§ Supplied records:
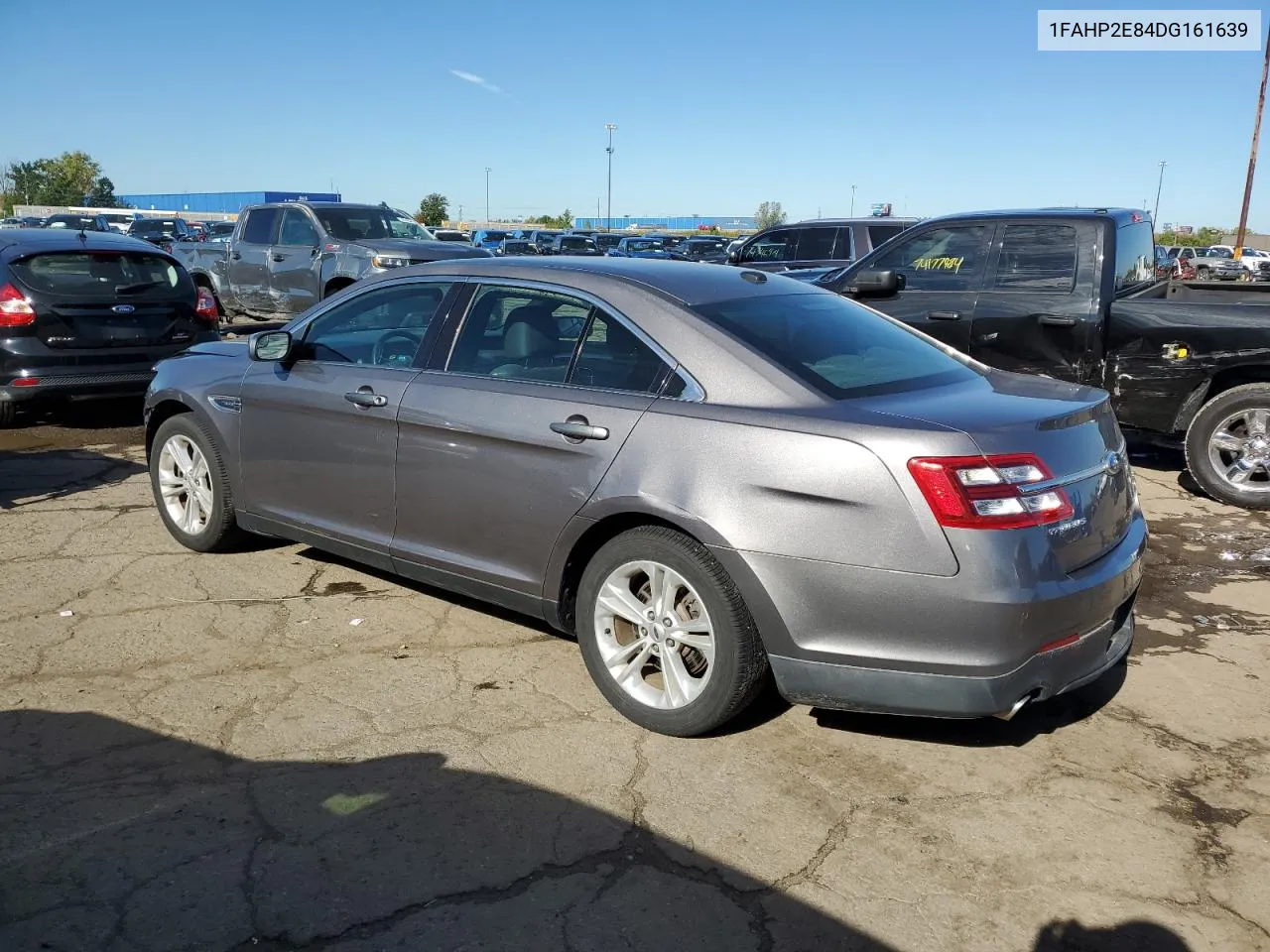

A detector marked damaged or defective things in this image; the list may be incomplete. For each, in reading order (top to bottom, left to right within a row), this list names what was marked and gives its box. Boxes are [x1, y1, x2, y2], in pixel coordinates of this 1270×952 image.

damaged black truck [814, 206, 1270, 506]
cracked pavement [0, 405, 1262, 948]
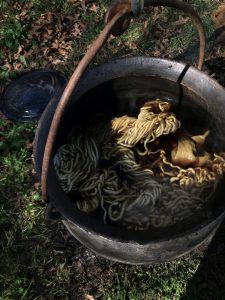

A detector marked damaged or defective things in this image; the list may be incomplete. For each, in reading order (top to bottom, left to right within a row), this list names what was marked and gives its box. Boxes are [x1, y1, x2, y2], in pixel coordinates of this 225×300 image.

rusty metal handle [41, 9, 131, 200]
rusty metal handle [40, 0, 206, 202]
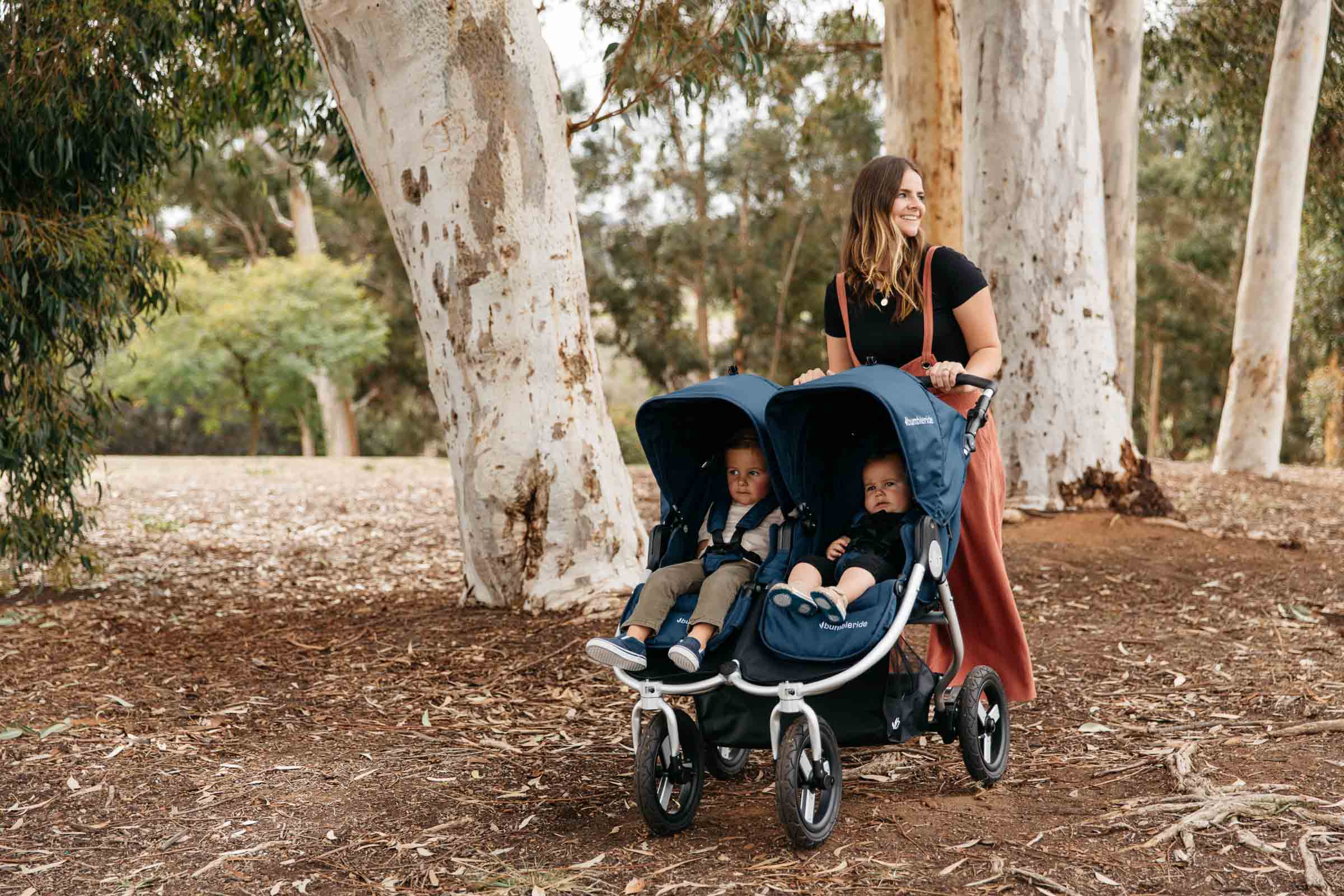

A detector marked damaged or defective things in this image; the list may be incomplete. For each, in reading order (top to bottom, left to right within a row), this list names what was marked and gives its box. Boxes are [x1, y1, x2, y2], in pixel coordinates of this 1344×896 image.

rust maxi skirt [918, 394, 1035, 708]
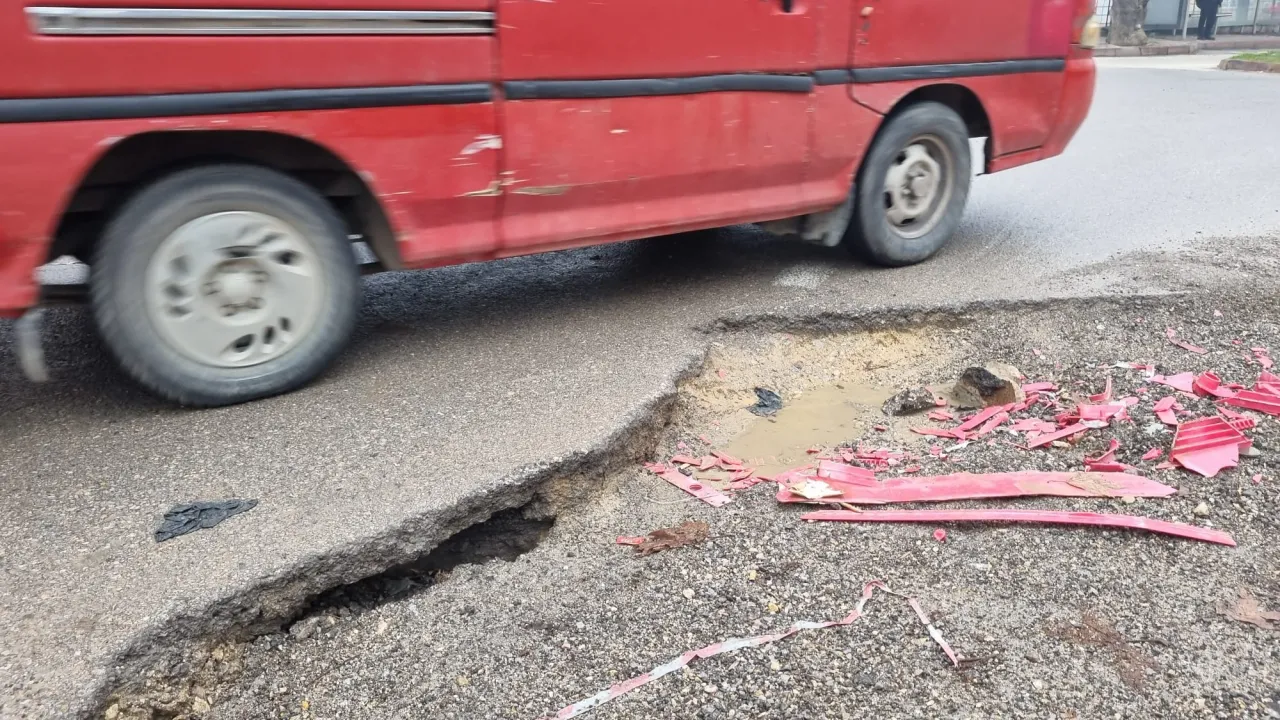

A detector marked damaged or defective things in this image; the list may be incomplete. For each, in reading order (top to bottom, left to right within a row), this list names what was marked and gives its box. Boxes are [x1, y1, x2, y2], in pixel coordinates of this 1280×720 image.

dented vehicle body [0, 0, 1104, 404]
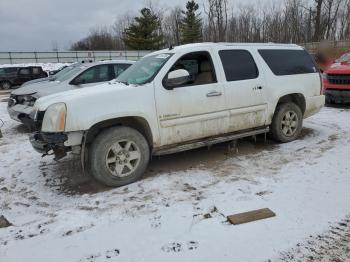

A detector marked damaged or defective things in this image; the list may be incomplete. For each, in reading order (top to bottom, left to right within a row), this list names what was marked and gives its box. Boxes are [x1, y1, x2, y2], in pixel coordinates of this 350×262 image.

crumpled hood [11, 80, 75, 97]
exposed headlight [41, 102, 66, 132]
damaged front bumper [30, 132, 69, 159]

§ Prompt: Reproduce the listing above verbatim, line for line, omitting the pictures.

§ Task response:
A detector marked damaged or defective things in this image; the list may be incomplete. For each, in reading order (top to bottom, left to right within a row), this list names what was marked and gives its box. Boxes are [x1, y1, x2, y2], in pixel coordinates of this 1270×952 image.

damaged black truck [814, 206, 1270, 506]
cracked pavement [0, 405, 1262, 948]

A detector marked damaged or defective things in this image; the list may be incomplete. For each, in reading order (top to bottom, left to right within a row), this list names what was marked and gives its box. Boxes are [x1, y1, x2, y2], in pixel coordinates of this 225×300 image.

rusty metal handle [41, 9, 131, 200]
rusty metal handle [40, 0, 206, 202]

A detector marked damaged or defective things in this image; the list may be incomplete. For each, in reading order (top to bottom, left to right within a row), this list names what was marked and gives its box. Boxes are [x1, y1, x2, y2], in pixel coordinates of this 1344×896 image.

rust maxi skirt [918, 394, 1035, 708]

A detector marked damaged or defective things in this image; the list may be incomplete. For each, in reading order (top to bottom, left to right within a row), this list names what was marked and gives its box. Boxes are [x1, y1, x2, y2], in pixel coordinates of this 1280×720 image.

dented vehicle body [0, 0, 1104, 404]

A detector marked damaged or defective things in this image; the list may be incomplete. For each, in reading order (top to bottom, left to right within a row), this list names what was marked and gives its box. Boxes are [x1, y1, x2, y2], in pixel coordinates of this 350×262 image.

crumpled hood [11, 80, 75, 97]
exposed headlight [41, 102, 66, 132]
damaged front bumper [30, 132, 69, 159]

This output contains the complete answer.